With respect to the balance of convenience test, the judge found that this was an appropriate case which required that public interest to be taken into account. He held that an important area of public interest is the efficient and economic running of the National Health Service and the procurement of medical goods, drugs, equipment and services. Here, the defendant had clearly established an urgency for the procurement of this contract, as the existing agreements for the provision of the services had expired in March 2010. If the suspension was not lifted, a judgment would not likely be obtained before May or June 2011 at the earliest, thereby further jeopardising the services currently provided by the HPC.

In addition, the judge was wholly satisfied that damages would be an adequate remedy.

Accordingly, Mr Justice Akenhead found that the automatic suspension imposed by Regulation 47G of the Public Contracts Regulations, as amended, should be brought to an end, thereby allowing the defendant to enter into an agreement with HCA International.


Mr Justice Akenhead’s decision confirms the approach taken by the Court in the recent case of Indigo Services vs The Colchester Institute that the American Cyanamid principles apply to applications made under Regulation 47H. Again, contracting authorities will take comfort in the fact that the threshold as to whether or not a tenderer can prevent the award of a contract still remains high.

In addition, those wishing to bring a claim against a contracting authority must be mindful of two further factors Mr Justice Akenhead considered when determining whether or not the issues raised by Exel Europe were “serious issues to be tried”.
Firstly, the judge pointed out that several of Exel Europe’s claims may well be time barred.
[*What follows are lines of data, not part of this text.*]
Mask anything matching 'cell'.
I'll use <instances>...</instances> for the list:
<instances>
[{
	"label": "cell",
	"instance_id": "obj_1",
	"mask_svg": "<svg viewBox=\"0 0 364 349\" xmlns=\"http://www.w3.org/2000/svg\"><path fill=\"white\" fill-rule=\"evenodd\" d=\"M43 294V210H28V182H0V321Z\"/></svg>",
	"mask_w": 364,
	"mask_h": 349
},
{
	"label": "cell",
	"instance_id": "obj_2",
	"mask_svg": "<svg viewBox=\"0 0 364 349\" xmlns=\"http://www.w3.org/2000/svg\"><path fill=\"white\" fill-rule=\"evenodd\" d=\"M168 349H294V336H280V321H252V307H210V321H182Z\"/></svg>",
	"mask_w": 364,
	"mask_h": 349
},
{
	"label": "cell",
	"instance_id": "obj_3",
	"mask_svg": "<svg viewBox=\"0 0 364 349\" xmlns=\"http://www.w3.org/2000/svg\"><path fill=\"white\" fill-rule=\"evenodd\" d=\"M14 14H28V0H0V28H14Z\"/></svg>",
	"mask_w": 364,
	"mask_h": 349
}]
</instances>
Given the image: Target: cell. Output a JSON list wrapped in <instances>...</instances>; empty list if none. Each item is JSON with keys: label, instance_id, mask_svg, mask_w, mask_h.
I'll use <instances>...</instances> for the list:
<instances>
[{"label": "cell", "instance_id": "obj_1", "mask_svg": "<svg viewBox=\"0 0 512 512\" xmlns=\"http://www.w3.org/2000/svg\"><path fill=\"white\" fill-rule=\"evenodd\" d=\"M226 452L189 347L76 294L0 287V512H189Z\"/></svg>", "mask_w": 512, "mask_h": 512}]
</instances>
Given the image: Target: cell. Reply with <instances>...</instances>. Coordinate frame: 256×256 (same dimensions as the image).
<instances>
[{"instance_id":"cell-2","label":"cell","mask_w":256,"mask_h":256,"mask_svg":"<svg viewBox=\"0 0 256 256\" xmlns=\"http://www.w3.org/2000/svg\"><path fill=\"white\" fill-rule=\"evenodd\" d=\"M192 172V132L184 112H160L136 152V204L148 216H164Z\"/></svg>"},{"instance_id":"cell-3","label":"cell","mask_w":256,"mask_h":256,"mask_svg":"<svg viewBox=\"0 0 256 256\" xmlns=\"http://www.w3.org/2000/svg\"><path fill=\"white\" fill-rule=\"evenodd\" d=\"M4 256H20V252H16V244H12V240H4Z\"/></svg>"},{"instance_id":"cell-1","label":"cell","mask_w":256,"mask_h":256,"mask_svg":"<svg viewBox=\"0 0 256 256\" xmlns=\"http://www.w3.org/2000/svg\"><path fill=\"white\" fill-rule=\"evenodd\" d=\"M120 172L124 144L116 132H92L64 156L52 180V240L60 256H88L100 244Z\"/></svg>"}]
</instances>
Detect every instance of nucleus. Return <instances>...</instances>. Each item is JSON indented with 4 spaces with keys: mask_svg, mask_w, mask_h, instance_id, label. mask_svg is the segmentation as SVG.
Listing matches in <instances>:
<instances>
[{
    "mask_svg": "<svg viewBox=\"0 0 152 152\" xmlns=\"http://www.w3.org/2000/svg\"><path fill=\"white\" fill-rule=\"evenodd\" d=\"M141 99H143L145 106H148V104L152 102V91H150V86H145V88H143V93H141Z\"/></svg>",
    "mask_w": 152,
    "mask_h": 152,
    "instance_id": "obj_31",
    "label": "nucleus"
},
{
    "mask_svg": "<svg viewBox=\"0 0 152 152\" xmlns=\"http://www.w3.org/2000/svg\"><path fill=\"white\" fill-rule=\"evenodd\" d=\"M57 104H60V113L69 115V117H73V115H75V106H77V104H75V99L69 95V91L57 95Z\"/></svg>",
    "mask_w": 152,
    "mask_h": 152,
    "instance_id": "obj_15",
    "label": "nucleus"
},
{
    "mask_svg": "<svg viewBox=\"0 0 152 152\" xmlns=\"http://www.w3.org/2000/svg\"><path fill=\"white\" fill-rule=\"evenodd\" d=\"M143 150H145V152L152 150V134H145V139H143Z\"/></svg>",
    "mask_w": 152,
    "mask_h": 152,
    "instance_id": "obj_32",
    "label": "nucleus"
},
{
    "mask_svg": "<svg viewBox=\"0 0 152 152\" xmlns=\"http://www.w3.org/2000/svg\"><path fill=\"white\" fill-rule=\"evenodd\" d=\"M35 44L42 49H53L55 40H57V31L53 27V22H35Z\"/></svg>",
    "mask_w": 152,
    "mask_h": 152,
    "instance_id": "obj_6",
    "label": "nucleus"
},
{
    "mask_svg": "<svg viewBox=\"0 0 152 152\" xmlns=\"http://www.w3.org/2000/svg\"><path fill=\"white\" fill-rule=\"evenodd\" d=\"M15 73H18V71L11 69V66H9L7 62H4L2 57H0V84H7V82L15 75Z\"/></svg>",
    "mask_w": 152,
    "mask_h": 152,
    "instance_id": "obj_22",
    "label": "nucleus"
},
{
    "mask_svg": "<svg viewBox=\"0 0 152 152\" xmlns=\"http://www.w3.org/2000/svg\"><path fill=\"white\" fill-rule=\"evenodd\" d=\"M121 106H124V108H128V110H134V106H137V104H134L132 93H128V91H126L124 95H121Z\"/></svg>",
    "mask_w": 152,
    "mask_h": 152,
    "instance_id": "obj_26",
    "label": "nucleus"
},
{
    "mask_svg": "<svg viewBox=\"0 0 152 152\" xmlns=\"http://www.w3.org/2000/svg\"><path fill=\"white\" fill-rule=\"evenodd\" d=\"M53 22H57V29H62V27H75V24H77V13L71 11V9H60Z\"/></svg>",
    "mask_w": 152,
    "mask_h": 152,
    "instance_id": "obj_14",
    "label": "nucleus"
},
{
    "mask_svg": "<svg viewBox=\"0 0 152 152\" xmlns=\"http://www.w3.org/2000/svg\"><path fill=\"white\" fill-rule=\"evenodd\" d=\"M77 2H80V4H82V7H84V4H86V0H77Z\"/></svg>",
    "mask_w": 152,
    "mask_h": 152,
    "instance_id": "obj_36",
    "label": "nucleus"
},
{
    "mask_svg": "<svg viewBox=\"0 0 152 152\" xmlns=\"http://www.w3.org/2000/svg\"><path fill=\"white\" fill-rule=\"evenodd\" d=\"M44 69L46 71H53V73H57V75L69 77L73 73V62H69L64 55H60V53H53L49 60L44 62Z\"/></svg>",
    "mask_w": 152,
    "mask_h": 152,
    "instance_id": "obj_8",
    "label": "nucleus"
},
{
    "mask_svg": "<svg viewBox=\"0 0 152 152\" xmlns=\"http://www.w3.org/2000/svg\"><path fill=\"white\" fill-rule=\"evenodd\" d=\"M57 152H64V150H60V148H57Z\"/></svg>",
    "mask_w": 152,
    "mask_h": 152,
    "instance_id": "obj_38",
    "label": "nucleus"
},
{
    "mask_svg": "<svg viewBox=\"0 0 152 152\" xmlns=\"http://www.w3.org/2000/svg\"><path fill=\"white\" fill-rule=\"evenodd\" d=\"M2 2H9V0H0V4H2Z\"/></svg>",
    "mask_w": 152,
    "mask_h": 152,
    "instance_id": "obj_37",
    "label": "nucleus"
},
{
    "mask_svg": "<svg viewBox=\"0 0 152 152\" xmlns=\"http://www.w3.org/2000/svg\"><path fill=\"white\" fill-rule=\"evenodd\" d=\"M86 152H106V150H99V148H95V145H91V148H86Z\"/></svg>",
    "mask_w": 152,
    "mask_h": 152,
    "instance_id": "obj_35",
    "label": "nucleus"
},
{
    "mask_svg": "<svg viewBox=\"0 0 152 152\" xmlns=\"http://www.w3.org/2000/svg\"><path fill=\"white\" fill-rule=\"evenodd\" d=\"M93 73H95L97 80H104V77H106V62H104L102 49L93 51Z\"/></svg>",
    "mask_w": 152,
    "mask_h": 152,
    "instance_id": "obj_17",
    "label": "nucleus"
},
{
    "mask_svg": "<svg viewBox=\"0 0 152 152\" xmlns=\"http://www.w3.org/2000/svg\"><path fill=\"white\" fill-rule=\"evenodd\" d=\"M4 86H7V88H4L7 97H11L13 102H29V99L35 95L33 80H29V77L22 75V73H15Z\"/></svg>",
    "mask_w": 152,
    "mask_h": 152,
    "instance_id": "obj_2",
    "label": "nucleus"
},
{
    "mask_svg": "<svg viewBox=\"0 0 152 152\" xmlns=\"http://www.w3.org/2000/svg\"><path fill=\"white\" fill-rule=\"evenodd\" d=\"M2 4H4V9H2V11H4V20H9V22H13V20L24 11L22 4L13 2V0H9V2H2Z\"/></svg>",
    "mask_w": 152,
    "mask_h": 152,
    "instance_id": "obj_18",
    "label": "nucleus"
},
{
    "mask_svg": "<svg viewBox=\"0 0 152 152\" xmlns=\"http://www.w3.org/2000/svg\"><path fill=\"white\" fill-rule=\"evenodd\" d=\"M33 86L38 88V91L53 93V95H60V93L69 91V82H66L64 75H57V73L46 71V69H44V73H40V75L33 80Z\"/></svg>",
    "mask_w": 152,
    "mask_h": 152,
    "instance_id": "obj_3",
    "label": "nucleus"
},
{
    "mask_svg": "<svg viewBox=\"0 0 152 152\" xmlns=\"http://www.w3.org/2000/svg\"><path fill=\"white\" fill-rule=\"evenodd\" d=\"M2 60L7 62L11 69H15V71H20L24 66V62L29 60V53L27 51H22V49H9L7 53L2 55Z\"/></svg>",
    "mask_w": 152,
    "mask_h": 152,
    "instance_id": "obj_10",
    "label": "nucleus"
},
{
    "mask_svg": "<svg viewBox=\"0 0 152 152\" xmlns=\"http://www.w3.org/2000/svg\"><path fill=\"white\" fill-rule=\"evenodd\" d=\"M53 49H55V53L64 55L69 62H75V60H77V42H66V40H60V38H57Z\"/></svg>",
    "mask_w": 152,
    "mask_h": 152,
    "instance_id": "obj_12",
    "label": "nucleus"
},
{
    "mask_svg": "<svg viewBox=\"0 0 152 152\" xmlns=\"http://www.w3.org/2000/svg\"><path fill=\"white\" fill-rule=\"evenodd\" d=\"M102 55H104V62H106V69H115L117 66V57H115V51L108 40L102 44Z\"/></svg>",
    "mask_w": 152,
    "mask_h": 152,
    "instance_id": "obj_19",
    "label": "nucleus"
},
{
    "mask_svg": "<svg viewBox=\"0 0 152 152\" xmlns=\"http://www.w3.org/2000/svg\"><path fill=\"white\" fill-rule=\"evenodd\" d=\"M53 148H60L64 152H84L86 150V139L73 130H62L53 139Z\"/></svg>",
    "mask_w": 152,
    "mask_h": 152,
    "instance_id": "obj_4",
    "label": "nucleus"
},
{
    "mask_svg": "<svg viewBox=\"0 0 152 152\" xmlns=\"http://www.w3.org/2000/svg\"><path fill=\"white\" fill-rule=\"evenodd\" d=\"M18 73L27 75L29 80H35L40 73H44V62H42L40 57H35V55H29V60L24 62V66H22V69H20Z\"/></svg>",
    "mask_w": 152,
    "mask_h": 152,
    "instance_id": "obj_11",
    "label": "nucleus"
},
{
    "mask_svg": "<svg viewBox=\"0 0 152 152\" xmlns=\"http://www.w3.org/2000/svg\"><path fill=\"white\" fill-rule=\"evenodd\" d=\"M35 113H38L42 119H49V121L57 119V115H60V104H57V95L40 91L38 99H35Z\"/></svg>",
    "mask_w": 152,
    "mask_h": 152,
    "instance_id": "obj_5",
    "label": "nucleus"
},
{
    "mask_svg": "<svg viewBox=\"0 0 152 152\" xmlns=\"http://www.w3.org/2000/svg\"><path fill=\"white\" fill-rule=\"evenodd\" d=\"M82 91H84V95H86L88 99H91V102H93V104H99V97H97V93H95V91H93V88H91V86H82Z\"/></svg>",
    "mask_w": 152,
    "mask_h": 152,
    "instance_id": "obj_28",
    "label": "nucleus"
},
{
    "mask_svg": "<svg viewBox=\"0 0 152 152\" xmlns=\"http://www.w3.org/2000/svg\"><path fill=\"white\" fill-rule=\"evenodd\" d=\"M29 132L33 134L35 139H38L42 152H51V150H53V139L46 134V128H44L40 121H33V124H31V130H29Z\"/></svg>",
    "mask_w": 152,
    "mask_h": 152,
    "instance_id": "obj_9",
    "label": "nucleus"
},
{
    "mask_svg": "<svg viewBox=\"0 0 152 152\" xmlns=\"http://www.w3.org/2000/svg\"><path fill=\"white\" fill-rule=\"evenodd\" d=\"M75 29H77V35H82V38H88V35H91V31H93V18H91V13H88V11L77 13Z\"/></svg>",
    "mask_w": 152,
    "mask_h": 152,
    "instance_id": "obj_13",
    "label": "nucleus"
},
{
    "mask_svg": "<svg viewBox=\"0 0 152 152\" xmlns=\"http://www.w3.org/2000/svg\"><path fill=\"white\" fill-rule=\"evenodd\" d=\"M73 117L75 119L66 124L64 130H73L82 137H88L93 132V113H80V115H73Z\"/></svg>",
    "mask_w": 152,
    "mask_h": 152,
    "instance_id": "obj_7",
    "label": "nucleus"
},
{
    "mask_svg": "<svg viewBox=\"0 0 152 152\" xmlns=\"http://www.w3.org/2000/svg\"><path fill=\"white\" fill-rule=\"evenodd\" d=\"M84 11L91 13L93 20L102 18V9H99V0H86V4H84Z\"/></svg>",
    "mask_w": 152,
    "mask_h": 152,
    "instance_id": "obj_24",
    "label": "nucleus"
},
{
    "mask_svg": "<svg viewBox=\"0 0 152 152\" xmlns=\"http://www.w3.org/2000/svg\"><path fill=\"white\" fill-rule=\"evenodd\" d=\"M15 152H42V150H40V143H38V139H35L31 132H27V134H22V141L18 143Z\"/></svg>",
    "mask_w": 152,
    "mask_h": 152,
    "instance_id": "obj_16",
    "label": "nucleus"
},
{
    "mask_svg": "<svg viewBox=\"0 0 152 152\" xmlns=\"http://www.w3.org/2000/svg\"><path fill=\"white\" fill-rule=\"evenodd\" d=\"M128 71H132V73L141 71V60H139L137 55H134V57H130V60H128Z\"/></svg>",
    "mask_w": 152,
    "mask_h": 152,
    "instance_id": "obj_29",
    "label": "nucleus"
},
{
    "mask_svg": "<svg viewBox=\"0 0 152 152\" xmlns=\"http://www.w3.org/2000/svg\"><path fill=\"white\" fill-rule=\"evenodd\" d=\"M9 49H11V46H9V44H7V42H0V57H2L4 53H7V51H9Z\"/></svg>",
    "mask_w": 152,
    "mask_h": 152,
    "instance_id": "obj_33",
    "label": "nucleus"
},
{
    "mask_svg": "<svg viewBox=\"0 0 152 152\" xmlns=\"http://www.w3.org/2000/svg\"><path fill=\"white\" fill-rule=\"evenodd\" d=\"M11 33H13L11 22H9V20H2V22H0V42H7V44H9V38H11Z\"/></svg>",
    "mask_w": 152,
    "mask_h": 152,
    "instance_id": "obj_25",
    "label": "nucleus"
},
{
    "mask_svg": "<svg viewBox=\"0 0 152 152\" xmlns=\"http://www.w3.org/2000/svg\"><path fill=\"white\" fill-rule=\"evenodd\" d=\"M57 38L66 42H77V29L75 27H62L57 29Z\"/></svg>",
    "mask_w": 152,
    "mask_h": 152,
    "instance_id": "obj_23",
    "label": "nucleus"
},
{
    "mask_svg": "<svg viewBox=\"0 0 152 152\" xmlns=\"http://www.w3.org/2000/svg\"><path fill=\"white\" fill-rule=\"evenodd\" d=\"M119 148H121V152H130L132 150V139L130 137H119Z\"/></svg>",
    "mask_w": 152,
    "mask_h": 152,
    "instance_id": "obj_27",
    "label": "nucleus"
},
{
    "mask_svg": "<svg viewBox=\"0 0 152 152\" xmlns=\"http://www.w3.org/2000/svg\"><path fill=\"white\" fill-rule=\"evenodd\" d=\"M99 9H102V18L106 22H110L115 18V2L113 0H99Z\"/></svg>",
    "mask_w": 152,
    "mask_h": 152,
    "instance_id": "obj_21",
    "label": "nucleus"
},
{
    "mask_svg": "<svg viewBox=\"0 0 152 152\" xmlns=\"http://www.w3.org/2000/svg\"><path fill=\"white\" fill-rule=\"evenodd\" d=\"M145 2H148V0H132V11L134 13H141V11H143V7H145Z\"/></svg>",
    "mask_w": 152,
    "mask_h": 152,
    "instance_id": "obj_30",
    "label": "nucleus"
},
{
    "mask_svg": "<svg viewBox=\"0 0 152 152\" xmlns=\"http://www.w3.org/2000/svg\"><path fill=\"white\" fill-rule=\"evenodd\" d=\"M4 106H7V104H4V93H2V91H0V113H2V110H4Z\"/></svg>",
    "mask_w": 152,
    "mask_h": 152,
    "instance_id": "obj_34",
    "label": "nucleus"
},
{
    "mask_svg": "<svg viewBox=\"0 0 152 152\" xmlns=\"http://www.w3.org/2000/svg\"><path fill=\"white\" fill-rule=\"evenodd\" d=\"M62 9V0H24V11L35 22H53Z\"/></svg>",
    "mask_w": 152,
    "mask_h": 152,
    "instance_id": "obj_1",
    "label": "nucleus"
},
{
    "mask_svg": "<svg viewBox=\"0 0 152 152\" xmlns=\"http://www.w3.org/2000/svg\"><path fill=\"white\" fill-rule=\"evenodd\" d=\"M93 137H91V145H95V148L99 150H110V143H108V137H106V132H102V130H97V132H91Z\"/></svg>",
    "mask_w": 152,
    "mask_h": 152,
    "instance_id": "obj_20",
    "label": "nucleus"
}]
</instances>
As it had dropped out of the tender process on 28 May 2010, some four months had elapsed before it commenced proceedings. Accordingly, any cause of action for matters about which Exel Europe had knowledge of, or ought to have known about prior to 28 June 2010, will be time barred, as Regulation 47D provides that proceedings must be started promptly or in any event within three months. Therefore, its claim that the defendant was in breach of the regulations when it continued with the procurement process even though a lack of information and certainty had been provided to the tenderers would likely be time barred.

Secondly, Mr Justice Akenhead stated: “If an economic operator drops out of the tendering process for good or bad reason, it is difficult to see that it suffers or risks suffering loss or damage as a result of any breach of duty occurring after it dropped out.”

He found that it was difficult to see that Exel Europe was a “service provider” in accordance with the definition under the regulations, after it had dropped out. As it did not wish to be considered for the award of the contract, whether or not it is allowed to claim for a breach of duty after it had dropped out was arguable. Accordingly, a tenderer who withdraws from a public procurement process should carefully analyse its claims prior to commencing any proceedings.

Case Details

Exel Europe Limited v University Hospitals Coventry and Warwickshire NHS Trust [2010] EWHC 3332 (TCC), 21 December 2010, Mr Justice Akenhead.